Девушка кивком головы подтвердила.
- Идите за мной, - пригласила Эмма.
Девушка послушалась; она зашла за Эммой в кабинет и прикрыла за собой дверь. Сестра-хозяйка ушла по своим делам.
- Ну, так что вас ко мне привело?
- Ваше имя Эмма Алексеевна? – не скрывая раздражения, спросила девушка.
- Да.
- Крыжовникова?
- Да, но почему таким тоном? – тревожно, но все так же спокойно спросила Эмма.
- Потому! Потому что меня зовут Камилла. Потому что фамилия моя Шаблеева. Потому что этот мальчик, мой мальчик, - тоже Шаблеев. Вот от всего от этого и тон такой, разве не понятно?
Страшными в эту минуту были глаза Камиллы; они сверкали то ли от слез, то ли от гнева, они выражали то, что нельзя выразить словами – страх, отчаяние, боль, злобу, - необычное сочетание чувств, такое привычное в наши дни, но все не то, не то. Ее лицо перекосилось и, словно, окаменело; в каждой черточке, в каждой поре кожи, в каждом волоске отражалась и звучала ненависть. О да, Камилла, наверное, за всю свою жизнь еще никого так не ненавидела, как теперь, в эту секунду, она ненавидела Эмму.
- Понятно, - немного помолчав, спокойно и мягко ответила Эмма. Они продолжали стоять и смотреть друг на друга. Спокойный Эммин тон несколько сбил Камиллу с толка. Что-то стало меняться в ее лице, но совсем чуть-чуть, совсем незаметно; она убрала взгляд и беспокойно оглядела кабинет. Тут нашлась Эмма, она спросила: - Вы чай будете?
- Нет. Но, если можно, я присяду, можно? – Камилла была растерянна, и от этого еще больше раздражалась: она совсем не так представляла себе начало ее встречи с этой женщиной. Она думала, что придет, скажет и уйдет, «и вот так, и все»…
- Пожалуйста, садитесь.
«А тут непонятно что. Чай какой-то предлагает, да еще вот: «пожалуйста, садитесь», все совсем не так и не правильно».
- Нет. Я, пожалуй, постою. Я пришла ненадолго. Только сказать и уйти, и все.

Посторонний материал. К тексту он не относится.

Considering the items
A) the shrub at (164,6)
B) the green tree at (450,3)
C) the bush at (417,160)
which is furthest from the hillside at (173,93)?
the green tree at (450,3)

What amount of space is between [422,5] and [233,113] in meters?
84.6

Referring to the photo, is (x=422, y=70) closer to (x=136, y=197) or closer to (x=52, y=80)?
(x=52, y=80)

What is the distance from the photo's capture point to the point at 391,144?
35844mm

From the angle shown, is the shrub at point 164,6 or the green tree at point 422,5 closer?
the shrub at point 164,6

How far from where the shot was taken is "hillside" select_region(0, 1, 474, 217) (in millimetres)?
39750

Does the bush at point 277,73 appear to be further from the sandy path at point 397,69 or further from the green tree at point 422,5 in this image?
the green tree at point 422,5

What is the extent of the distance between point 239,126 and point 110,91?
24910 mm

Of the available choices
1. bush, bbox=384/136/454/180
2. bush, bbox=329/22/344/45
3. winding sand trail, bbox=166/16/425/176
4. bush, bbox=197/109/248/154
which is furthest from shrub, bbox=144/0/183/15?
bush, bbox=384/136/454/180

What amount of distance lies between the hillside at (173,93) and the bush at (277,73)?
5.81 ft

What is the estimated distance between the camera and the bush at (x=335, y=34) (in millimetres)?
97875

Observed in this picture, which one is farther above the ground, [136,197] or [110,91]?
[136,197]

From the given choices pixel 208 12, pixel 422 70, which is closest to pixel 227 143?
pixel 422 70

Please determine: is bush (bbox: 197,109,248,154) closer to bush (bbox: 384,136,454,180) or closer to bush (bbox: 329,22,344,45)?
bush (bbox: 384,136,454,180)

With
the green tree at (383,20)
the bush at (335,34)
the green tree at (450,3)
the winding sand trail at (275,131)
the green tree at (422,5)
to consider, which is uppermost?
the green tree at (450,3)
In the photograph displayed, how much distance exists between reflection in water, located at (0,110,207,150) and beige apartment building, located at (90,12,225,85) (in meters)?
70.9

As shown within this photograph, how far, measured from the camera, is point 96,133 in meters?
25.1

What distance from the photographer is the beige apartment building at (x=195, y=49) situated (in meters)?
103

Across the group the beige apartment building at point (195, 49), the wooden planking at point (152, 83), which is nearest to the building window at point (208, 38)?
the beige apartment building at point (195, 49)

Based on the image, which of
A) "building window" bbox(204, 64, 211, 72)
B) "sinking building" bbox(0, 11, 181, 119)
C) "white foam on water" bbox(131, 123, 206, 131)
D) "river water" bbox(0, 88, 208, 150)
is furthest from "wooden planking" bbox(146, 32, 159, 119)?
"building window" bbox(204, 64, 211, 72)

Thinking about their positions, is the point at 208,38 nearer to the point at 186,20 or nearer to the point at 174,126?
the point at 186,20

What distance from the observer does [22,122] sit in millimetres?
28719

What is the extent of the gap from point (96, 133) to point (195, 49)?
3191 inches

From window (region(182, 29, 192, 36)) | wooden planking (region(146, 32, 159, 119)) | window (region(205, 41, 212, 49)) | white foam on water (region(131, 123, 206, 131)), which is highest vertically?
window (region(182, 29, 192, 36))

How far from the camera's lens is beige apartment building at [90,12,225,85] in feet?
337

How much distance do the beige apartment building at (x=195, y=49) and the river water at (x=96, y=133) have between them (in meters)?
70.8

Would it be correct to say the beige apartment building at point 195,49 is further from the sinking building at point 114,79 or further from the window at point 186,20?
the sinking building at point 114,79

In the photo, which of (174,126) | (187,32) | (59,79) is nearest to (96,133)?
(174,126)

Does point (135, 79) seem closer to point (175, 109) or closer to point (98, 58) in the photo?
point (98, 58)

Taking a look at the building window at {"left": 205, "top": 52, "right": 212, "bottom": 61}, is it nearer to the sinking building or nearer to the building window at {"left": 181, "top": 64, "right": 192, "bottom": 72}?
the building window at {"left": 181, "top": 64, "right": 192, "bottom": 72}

Эмма кивнула. Камилла тоже кивнула, не передразнила, а просто по инерции, неосознанно, может быть, от нервов – не суть, и тут же отругала себя за этот кивок.
- А я все же сяду, - сказала вдруг она. – Мне с ребеночком тяжело. Вот так. Вот так удобнее, да, Егорка? Вы, должно быть, знаете, как моего сына зовут? Вам, должно быть, мой муж рассказывал?
- Нет, о вас он не рассказывал. Сказал, что женат, что есть сын, и все.
- Отчего же?
- Не знаю. Может быть, не считал нужным. А я не расспрашивала.
- Не считал нужным, - повторила Камилла; она осмелела – было видно из каждого ее слова, из каждого движения. – Скажите, вы ждали меня увидеть? Спрашиваю так, вот просто интересно, предваряя нашу основную беседу. Так ждали или нет?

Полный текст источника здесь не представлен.